We first calibrated the parameters of the R-SWMS model against 2D wheat root growth experiments in the absence of obstacles. The network geometry was used to calculate the growth rate, branching angle, and branch spacing of the RSA over time. These parameters were used as inputs in the R-SWMS model. Sensitivity analyses then allowed calibrating the branching delay time, the random deviation growth angle, as well as the weights of geotropism and of the substrate penetration resistance. The RSAs obtained experimentally and numerically were transformed into undirected graphs in order to calculate indices of node connectivity and node betweenness. For comparison, indices were also calculated for fan trees and Steiner trees spanning from the same origin (seed) to the same end points (root tips) as the numerical RSA. Analyses of the network indices validated the calibration of the R-SWMS model against 2D wheat root growth experiments.

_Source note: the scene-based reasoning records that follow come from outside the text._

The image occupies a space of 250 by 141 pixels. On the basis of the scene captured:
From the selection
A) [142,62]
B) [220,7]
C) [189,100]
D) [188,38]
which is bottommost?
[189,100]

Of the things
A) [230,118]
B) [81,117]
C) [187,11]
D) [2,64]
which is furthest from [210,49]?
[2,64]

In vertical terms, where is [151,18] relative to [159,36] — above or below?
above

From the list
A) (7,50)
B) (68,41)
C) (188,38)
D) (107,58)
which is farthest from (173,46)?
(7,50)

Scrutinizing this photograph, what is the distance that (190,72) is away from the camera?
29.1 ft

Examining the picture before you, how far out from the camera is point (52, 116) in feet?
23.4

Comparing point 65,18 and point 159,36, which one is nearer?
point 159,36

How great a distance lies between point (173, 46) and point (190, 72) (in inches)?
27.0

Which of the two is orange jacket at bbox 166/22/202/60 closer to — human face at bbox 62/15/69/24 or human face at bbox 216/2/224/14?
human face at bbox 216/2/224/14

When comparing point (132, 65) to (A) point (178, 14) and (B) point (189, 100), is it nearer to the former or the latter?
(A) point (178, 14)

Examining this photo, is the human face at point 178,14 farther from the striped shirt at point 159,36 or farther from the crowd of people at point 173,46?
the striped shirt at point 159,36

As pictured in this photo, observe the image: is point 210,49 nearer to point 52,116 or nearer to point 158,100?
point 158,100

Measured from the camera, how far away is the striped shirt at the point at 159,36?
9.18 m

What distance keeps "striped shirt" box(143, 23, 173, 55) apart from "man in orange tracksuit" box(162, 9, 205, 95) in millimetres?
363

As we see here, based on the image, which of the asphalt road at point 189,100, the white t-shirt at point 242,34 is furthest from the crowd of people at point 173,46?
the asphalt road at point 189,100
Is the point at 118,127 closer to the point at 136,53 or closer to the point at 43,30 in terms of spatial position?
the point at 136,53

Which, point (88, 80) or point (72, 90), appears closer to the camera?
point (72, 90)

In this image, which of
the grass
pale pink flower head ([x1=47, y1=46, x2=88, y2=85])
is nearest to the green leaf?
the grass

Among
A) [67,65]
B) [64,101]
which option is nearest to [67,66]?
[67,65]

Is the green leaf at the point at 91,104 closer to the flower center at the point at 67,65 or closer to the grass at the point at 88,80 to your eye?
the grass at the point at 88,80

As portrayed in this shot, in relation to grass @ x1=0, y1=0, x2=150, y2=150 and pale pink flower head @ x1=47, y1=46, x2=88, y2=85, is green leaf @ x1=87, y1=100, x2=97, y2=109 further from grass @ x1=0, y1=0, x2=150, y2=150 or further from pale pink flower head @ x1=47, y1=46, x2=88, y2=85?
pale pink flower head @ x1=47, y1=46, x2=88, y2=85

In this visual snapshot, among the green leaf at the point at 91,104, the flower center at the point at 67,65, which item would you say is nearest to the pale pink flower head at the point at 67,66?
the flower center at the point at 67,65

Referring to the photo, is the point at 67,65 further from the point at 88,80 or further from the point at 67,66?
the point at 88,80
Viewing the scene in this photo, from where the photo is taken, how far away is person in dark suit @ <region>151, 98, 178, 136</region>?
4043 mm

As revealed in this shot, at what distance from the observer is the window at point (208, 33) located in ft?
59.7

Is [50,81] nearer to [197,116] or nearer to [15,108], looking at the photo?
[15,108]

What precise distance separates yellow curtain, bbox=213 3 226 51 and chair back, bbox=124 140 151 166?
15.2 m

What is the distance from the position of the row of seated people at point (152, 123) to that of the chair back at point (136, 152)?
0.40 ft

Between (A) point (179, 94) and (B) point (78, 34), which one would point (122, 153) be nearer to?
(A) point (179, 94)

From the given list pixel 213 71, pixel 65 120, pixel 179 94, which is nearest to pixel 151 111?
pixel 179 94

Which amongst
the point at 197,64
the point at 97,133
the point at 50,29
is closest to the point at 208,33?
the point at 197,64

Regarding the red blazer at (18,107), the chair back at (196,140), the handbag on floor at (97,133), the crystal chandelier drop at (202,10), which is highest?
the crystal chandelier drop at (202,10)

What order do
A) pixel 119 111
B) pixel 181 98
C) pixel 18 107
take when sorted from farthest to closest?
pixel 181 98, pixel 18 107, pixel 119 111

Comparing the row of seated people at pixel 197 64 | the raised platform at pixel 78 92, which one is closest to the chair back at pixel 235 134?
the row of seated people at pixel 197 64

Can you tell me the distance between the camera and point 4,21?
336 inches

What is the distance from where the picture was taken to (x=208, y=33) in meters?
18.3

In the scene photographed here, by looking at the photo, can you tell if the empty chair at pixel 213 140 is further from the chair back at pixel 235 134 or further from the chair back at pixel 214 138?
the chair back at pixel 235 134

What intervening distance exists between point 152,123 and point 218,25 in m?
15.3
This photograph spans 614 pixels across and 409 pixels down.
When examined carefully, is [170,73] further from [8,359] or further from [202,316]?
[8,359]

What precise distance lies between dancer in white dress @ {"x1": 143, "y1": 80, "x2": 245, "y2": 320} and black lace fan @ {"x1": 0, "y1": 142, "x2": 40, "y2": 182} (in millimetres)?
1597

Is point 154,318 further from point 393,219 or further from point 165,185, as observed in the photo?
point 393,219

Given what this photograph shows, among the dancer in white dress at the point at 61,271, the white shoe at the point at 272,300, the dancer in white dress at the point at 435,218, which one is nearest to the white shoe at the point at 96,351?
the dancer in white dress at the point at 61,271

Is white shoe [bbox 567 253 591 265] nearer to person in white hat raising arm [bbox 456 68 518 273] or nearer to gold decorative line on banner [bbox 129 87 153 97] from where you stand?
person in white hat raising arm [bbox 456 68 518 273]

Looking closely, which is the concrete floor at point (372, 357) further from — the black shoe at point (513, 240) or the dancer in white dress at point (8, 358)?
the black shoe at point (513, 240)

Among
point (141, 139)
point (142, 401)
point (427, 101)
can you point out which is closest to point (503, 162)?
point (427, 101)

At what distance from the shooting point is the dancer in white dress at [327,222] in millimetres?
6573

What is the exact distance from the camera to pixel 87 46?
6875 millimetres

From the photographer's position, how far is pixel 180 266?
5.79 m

We then grew wheat roots in 3D printed chambers that contained an obstacle oriented at an angle of 0\(^\circ\), 30\(^\circ\), or 45\(^\circ\) to the horizontal, and found that the presence of the obstacle did not affect the growth rate of the root axes, but did influence the root trajectory after the main axis had passed the obstacle. The time for the main axis to recover its geotropism-driven growth direction, which we called recovery time, was found to be proportional to the time that the main axis grows along the obstacle. We implemented a new function in R-SWMS to model the effect of rigid obstacles on root growth. The weight of that new function vanishes progressively during the recovery time. We calibrated the parameters of the new function against the experimental results. In the simulations, the obstacles were modeled as domains containing rigid and quasi-impermeable substrate. A proof-of-concept simulation with multiple obstacles showed that the implementation of the new function in R-SWMS was successful.

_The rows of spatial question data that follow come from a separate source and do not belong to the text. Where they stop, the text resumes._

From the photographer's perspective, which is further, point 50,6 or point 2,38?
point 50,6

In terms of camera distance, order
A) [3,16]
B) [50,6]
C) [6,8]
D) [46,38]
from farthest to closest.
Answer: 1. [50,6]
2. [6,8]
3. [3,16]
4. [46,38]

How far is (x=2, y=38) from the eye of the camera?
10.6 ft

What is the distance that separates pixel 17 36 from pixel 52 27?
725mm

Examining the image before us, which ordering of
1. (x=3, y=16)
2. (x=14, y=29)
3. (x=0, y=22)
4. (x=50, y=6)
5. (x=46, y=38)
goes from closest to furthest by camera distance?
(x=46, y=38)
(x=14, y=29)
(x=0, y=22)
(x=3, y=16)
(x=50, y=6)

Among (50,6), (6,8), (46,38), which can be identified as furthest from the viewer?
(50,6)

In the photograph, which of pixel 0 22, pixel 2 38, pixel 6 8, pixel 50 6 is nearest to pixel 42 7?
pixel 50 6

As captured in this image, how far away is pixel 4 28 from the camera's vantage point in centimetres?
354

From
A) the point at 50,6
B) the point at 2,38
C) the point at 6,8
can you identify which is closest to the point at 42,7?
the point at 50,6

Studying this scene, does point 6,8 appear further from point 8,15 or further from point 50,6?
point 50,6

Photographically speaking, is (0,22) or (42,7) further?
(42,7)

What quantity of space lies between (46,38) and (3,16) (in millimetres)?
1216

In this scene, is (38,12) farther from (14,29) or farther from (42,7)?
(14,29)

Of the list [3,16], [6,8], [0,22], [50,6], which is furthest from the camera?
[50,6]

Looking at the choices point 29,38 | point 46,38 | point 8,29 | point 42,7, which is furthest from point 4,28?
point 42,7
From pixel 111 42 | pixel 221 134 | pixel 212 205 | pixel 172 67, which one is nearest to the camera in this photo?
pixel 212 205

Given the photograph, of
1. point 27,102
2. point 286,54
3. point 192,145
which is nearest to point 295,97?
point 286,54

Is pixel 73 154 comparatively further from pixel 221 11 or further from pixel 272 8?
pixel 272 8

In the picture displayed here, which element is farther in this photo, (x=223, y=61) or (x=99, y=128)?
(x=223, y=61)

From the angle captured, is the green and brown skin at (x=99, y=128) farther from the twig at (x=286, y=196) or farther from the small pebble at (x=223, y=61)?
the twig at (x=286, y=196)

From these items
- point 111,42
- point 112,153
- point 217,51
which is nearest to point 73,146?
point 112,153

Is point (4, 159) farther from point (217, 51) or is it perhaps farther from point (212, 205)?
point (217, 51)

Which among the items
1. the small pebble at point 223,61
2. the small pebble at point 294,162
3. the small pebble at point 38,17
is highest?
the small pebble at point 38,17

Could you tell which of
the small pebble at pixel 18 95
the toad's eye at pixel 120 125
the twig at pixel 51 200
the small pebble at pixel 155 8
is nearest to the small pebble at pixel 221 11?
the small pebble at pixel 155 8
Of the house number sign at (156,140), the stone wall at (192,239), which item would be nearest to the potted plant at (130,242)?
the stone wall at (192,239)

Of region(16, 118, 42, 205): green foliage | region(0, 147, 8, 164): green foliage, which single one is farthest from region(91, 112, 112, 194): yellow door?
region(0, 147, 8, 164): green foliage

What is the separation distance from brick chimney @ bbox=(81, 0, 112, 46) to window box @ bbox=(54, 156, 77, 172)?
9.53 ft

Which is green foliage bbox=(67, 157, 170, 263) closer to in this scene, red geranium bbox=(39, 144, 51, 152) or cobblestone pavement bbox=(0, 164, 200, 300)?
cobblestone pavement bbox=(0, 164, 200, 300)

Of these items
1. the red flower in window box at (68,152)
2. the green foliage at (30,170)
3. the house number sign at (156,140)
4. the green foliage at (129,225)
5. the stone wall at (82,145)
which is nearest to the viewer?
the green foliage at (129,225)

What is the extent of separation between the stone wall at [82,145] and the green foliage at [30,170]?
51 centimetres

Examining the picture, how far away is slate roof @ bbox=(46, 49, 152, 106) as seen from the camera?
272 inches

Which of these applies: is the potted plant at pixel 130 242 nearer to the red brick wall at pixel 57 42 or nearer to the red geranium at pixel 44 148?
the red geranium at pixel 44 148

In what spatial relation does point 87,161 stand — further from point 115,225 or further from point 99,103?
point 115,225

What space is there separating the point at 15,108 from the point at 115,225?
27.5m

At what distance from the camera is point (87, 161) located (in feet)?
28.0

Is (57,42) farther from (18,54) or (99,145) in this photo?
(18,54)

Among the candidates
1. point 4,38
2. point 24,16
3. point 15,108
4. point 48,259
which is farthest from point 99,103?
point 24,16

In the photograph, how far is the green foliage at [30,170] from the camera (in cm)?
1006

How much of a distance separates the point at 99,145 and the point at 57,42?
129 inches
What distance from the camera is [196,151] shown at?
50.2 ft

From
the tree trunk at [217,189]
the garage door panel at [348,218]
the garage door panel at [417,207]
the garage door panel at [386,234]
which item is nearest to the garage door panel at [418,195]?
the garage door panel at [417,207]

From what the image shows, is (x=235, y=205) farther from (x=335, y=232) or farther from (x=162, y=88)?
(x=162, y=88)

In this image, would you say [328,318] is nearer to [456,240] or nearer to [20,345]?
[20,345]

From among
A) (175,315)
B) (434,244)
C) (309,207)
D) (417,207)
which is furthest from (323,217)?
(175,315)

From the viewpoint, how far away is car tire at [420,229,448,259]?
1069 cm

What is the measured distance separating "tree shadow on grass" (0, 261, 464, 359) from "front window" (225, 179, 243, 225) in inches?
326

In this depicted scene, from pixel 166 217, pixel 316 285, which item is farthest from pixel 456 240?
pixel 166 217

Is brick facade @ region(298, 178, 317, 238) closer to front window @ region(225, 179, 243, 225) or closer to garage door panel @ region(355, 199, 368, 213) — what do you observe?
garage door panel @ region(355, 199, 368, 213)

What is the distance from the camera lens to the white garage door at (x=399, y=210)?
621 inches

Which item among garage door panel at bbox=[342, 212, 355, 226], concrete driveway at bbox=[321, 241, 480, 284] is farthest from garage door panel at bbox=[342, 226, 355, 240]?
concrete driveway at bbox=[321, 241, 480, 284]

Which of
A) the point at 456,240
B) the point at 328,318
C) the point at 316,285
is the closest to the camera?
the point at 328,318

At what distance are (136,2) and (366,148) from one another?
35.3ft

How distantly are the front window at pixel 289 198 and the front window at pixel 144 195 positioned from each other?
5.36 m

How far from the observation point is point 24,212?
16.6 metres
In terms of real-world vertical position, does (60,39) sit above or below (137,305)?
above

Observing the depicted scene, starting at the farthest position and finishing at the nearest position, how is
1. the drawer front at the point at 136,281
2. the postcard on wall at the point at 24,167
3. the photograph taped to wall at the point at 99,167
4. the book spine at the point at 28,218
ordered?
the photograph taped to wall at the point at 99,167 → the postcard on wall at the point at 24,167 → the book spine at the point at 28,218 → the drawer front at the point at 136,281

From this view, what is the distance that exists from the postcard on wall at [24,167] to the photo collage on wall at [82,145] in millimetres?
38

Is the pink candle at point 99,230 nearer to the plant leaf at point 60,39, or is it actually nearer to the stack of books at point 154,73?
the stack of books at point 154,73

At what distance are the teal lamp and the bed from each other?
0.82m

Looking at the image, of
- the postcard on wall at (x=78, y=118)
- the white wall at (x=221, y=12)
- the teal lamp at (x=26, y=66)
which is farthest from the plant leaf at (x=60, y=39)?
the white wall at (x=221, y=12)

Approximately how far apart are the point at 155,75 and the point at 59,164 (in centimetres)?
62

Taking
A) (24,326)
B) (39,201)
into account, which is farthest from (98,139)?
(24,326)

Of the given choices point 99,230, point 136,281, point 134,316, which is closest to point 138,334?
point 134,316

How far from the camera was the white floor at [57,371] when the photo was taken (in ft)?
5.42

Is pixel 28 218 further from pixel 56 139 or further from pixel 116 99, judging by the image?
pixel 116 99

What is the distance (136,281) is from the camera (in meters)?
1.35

We conducted all of our experiments in 2D, in agar, to make it possible to visualize the RSA growing over time. In future work, we plan to use non-invasive imaging technologies on 3D substrate samples, e.g. X-ray computed tomography. Detailed 3D RSA data will allow testing the model proposed in the present study and understanding how roots and actual soil interact. Our study was limited to the first few days of growth of one species. More test cases are needed to generalize the conclusions drawn in this paper. However, our experiments were repeatable and our results suggest that wheat roots follow a pattern to accommodate the presence of obstacles. This behavior could be used to design plant-inspired infrastructure networks. Leaf venations already proved to be more effective than engineering networks in 2D44. Simulations with root-inspired networks could allow the design of 3D networks in complex topographical environments, with applications in underground utilities or transportation.